**EXERCISE BRIEF:**
Recast the material, starting with the line containing "Given point (72, 290), point" and going on through the end of the material, as a two-column CSV with the headers text and answer. Put each text and its answer in one row, with every field in double quotes and any line breaks changed to spaces.

[start]

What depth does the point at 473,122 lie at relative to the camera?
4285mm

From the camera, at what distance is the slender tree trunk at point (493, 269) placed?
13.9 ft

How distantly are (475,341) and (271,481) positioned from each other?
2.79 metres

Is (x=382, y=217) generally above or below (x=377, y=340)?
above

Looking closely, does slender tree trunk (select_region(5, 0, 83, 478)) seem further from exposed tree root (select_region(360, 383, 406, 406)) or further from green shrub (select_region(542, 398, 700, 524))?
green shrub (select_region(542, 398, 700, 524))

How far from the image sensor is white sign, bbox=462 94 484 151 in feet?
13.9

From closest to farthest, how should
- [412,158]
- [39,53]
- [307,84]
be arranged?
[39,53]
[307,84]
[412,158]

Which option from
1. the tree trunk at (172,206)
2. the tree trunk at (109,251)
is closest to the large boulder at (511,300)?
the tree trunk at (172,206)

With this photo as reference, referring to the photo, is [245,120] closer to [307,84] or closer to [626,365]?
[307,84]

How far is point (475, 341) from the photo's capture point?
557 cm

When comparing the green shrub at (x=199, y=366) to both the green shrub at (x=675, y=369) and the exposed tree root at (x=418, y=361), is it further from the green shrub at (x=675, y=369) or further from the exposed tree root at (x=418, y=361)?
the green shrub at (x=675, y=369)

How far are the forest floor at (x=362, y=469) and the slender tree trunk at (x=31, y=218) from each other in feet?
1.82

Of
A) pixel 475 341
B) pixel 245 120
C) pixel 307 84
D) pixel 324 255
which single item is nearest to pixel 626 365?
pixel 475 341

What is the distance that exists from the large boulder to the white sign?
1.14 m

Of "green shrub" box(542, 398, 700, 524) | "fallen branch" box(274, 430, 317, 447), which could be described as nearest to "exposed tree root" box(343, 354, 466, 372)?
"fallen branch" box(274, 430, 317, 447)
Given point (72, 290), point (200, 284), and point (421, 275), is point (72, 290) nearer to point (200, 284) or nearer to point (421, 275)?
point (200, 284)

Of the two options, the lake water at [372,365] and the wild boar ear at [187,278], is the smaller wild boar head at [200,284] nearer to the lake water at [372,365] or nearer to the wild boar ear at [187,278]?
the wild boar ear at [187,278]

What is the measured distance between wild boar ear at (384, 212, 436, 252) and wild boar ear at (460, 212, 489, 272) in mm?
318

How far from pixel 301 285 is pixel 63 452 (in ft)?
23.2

[end]

**OUTPUT OF THE TASK:**
text,answer
"Given point (72, 290), point (200, 284), and point (421, 275), is point (72, 290) nearer to point (200, 284) or nearer to point (421, 275)?","point (200, 284)"
"Of the two options, the lake water at [372,365] and the wild boar ear at [187,278], is the smaller wild boar head at [200,284] nearer to the lake water at [372,365] or nearer to the wild boar ear at [187,278]?","the wild boar ear at [187,278]"
"What is the measured distance between wild boar ear at (384, 212, 436, 252) and wild boar ear at (460, 212, 489, 272) in mm?","318"
"How far from pixel 301 285 is pixel 63 452 (in ft)?","23.2"